Talking about death is never easy, nor is it something we know how to start a conversation about it. Where do we start? How do we start? What do we even talk about? Planning ahead not only takes the responsibility off of loved ones, but it's also a way to make sure your wishes are known. In this blog, I share gentle guidance on how to start meaningful conversations about end-of-life wishes and why having them now matters more than ever.

Violetta Gijon

6/18/20257 min read

turned-on pendant lamp
turned-on pendant lamp

For many, the desire to talk about end-of-life wishes is already there, but the conversation often gets shut down before it begins.

Death is not a topic you have at the dinner table. It's a topic that really isn't up for discussion at times. We could say, death really knows how to kill a party. Sometimes it's a parent, spouse, sibling, friend, etc. who brings it up, only to be met with, "Don't talk like that." Despite our attempts, the idea feels too heavy or "morbid". Other times, no one knows where to begin or how to even bring it up, so the moment passes-and it never comes back.

As someone who walks closely with individuals and their loved ones, I have seen how painful it can be when no one knows what a loved one wanted. Not only this, but how painful it is to witness loved ones fight with one another during a moment that does not need this kind of tension.

Greif becomes heavier. Decisions feel rushed and regret lingers in silence of what was never said.

My goal with this blog is simple:

To encourage you to talk

To get you thinking-really thinking-about what matters to you and what you would like for yourself, and your loved ones, in the future. Even if that day isn't close. You don't have to have the perfect words. You don't need a legal form in hand. You just need the willingness to begin.

"The Beginning is the most important part of the work" - Plato

Why We Avoid These Conversations (And Why That's Okay)

Currently, I have been reading "Death" by Todd May. In this book, he states that death is "the most important fact" about us. "It's ability to negate every other element of our lives". Meaning, we plan out how we go about our lives with the thought of our demise in mind. We do the thing because who knows when we will die, so we go for it. We start families. We start that new job. All because we say, "Life is too short."

Death is one of the most human things we'll ever experience-and yet, most of us avoid talking about it. Though we know it's inevitable. So why don't we talk about it? Death is hard to talk about. It brings up fear, uncertainty, and the things we would rather not imagine.

From my experience, I have gathered that some of us are afraid of upsetting others. We know that death is a heavy topic and not everyone is up for the discussion. Discussing it becomes reality. That's why others will respond with, "Don't talk like that." It's a topic that makes others shift uncomfortably in their seats. It feels too morbid, too soon, or too overwhelming. Sometimes, it's not the topic of death that's upsetting to others, it's the wishes that are being made known.

But avoidance doesn't protect us. In fact, it often creates even more pain down the line.

Have you ever had a debate on a subject you were passionate about? It's very much the same when it comes to making your wishes known and someone doesn't agree with them. Whether this be about who is getting what, what you want done with your body after your departure, or simply how you want to your care to go. Having these discussions now will help avoid what I like to call "The Family Hoorah".

I've witnessed countless moments where families find themselves in conflict, often because the person designated to make decisions (the DPOA) is doing what they think is best, while others in the family strongly disagree. What follows is often a heartbreaking cycle of back-and-forth arguments, emotional outbursts, and in some cases, family members walking away from one another for good.

*EXTRACTED RECORDS:*
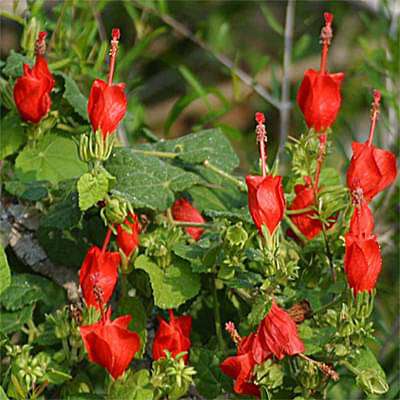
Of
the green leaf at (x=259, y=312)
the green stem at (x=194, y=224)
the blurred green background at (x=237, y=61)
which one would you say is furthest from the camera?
the blurred green background at (x=237, y=61)

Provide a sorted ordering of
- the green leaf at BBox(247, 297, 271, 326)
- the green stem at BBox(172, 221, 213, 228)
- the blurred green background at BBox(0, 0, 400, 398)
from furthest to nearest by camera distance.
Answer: the blurred green background at BBox(0, 0, 400, 398)
the green stem at BBox(172, 221, 213, 228)
the green leaf at BBox(247, 297, 271, 326)

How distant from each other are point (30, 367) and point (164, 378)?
112mm

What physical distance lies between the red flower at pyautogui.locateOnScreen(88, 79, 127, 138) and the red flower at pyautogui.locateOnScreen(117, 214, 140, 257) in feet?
0.26

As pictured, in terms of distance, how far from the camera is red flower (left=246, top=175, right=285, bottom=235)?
77 cm

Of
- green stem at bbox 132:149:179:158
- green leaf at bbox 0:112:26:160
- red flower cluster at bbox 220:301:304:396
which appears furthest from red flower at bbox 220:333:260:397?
green leaf at bbox 0:112:26:160

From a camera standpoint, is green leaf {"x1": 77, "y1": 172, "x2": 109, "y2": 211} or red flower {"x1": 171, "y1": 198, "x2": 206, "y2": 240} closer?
green leaf {"x1": 77, "y1": 172, "x2": 109, "y2": 211}

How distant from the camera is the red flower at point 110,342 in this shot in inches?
30.2

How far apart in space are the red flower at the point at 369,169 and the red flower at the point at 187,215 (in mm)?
153

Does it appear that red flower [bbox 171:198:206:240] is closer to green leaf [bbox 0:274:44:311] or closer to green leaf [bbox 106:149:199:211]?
green leaf [bbox 106:149:199:211]

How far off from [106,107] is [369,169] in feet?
0.76

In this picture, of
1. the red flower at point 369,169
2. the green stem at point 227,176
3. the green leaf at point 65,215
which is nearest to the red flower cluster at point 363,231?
the red flower at point 369,169

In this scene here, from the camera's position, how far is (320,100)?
902 millimetres

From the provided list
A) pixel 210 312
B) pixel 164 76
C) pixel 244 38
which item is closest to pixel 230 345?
pixel 210 312

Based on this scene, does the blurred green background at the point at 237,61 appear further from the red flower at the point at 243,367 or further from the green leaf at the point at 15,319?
the green leaf at the point at 15,319
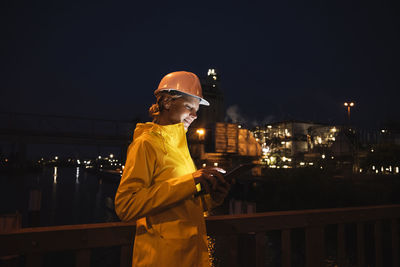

*COMPLETE THE FOLLOWING:*
a - From the blog post on end-of-life conversations, copy word for word the part that opens with the words containing "Death is not" and closes with "was never said.".
b - In the blog post on end-of-life conversations, what name does the writer give to the family conflict that discussing wishes now will help avoid?
c - Continue the blog post on end-of-life conversations from where it stops.

*RESPONSES BY TASK:*
a -
Death is not a topic you have at the dinner table. It's a topic that really isn't up for discussion at times. We could say, death really knows how to kill a party. Sometimes it's a parent, spouse, sibling, friend, etc. who brings it up, only to be met with, "Don't talk like that." Despite our attempts, the idea feels too heavy or "morbid". Other times, no one knows where to begin or how to even bring it up, so the moment passes-and it never comes back.

As someone who walks closely with individuals and their loved ones, I have seen how painful it can be when no one knows what a loved one wanted. Not only this, but how painful it is to witness loved ones fight with one another during a moment that does not need this kind of tension.

Greif becomes heavier. Decisions feel rushed and regret lingers in silence of what was never said.

b - "The Family Hoorah."

c -
Sometimes, an estranged relative resurfaces at the last minute. This is always an interesting one to be witness to. Where have you been and who are you?! They come and stir up tension and making accusations-specifically towards me that I am killing their loved one, despite their loved one having significant decline leading up to this point. But hey, you've only been absent for years, so I trust you know what's going on. The chaos, confusion, and emotional weight of these moments can leave deep wounds, all because no clear plan was made when there was still time.

This is why these conversations matter. Planning ahead isn't just about medical forms or final wishes- it's about preserving relationships, honoring values, and reducing harms in a time that's already hard enough.

Even reaching out to estranged or distant family now, while things are calm, can help avoid future regret or unnecessary conflict. Not every rift can be mended, but clarity around your wishes can be the boundary that protects the peace for everyone involved.

And still- if you've avoided these talks, you are not alone.

It's human to avoid what's uncomfortable. We're not taught how to do this. Most of us are simply trying to get through the day without inviting in grief or fear too soon.

Avoidance, in many ways, is a form of protection. Though, there comes a point where not talking causes more harm than the discomfort of facing what's real.

That's why the next part matters: when to talk before it's too late, and ideally when there's still space for listening, clarity, and care.

When to Have a Conversation

When it comes to end-of-life planning, the truth is simple:

It's never too early, but it can become too late.

Often these conversations are put off until someone is seriously ill, hospitalized, or already in crisis. In those moments, emotions are high, clarity is low, and choices must be made quickly. That's not the time to be sorting out someone's wishes. If it's too late, then it's too late, and I am also there to support because that is also what I do.

We have to start treating this like we do with any other important task, like work. You pencil it in. You do it. Then it's done! Much easier said than done. Even if you don't have a starting point, the work starts with some digging. Ask questions and do your research. Much like work, some find this difficult to do or to get started on, that's when I get involved.

Just write your questions down and go from there. I like to call this first draft "The Skeleton Plan". It doesn't have to organized. You can revisit and adjust it as life evolves, but foundation is in the place.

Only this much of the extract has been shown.